Second, the RCP is set to rebalance annually based on a five-year rolling average. While it is expected to stay above ten cents per kilowatt-hour in the near term, it will likely drop as older contracts are replaced with newly signed lower cost contracts. While regulators have built in a safeguard against declines in the RCP between rate cases, it is not clear how this will be treated in the long term.
The long-term avoided-cost methodology is the method for valuing rooftop solar that has been employed in varying forms in value of solar proceedings across the country.
It is common practice to evaluate avoided costs attributable to rooftop solar over the twenty to thirty-year lifetime of the asset.
However, Arizona has chosen to limit the analysis to five years. The five-year limitation was not based on fact or precedent. Rather, it was chosen based on the Commission's opinion that "a twenty-to-thirty-year forecast would incorporate inherently speculative data based on factors that could be easily manipulated."
Arizona rejected the utilities' requests to base the avoided cost methodology on one year of historical costs. However, the five-year approach still significantly undervalues rooftop solar.
Rooftop solar systems have a twenty- to thirty-year economic life, possibly longer. In that respect, they are similar to many other electric system investments, such as distribution lines and central station power plants. When Arizona households and small businesses install rooftop solar, those systems will impact the electric system for decades into the future.
However, Arizona decided to ignore the long-term benefits because they require forecasts of future conditions. While some uncertainty is inherent in long-term forecasts, long-term forecasts and analyses are crucial tools for utilities and other businesses.
Arizona's utility system is a network of long-lived capital assets, and utilities develop long-term Integrated Resource Plans that include numerous long-term forecasts. When utilities develop those long-term plans, they routinely produce sophisticated forecasts of uncertain future events such as natural gas prices, future carbon dioxide regulation, and customer load growth.
By arbitrarily limiting the avoided cost analysis to a five-year period, Arizona will systematically undervalue solar and future DER technologies.
The Arizona Commission also determined that individual customers making the twenty-to-thirty-year investment in rooftop solar would be able to lock in their export rate for a period of only ten years.
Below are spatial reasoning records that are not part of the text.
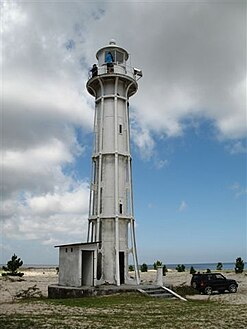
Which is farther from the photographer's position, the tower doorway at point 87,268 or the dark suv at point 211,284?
the dark suv at point 211,284

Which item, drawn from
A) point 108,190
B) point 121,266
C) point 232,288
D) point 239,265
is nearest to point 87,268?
point 121,266

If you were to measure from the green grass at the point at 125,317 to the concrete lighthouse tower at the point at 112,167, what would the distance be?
7.39 metres

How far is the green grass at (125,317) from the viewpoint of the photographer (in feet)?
37.5

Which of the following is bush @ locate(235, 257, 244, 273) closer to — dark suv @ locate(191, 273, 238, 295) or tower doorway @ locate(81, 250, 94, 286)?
dark suv @ locate(191, 273, 238, 295)

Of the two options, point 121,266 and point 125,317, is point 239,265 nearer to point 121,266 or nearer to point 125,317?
point 121,266

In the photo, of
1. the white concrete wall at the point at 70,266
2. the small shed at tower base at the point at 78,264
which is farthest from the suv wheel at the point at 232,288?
the white concrete wall at the point at 70,266

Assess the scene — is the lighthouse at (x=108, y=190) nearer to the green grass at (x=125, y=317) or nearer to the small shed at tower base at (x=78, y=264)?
the small shed at tower base at (x=78, y=264)

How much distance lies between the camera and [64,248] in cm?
2470

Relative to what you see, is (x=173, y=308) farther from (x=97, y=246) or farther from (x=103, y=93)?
(x=103, y=93)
That is less than half the expected lifetime of their systems.
While rates are variable under retail rate net metering, customers can count on the fact that utility rates are not likely to go down over the term of their investment. Under Arizona's new policy, customers will only be able to calculate the value they will receive for the first ten years. After that, it's anyone's guess what their exported rooftop solar energy will be worth.
We find this aspect of Arizona's policy particularly troubling, when one considers that solar export credit rates will be based on contracts that the utilities have signed for large-scale solar installations. These contracts routinely include twenty-year fixed or escalating prices.
Arizona is essentially requiring individual families and small businesses to take on more risk than sophisticated utility-scale developers will accept. In doing so, Arizona's regulators would seem to be creating barriers for rooftop solar to flourish in the state.
This is not the end of the road for solar regulation in Arizona. As the Nevada experience proved, consumers are likely to press regulators for benefits from the solar power they want to invest in. The recent decision marks a turning point for Arizona, as regulators strive to address this contentious issue.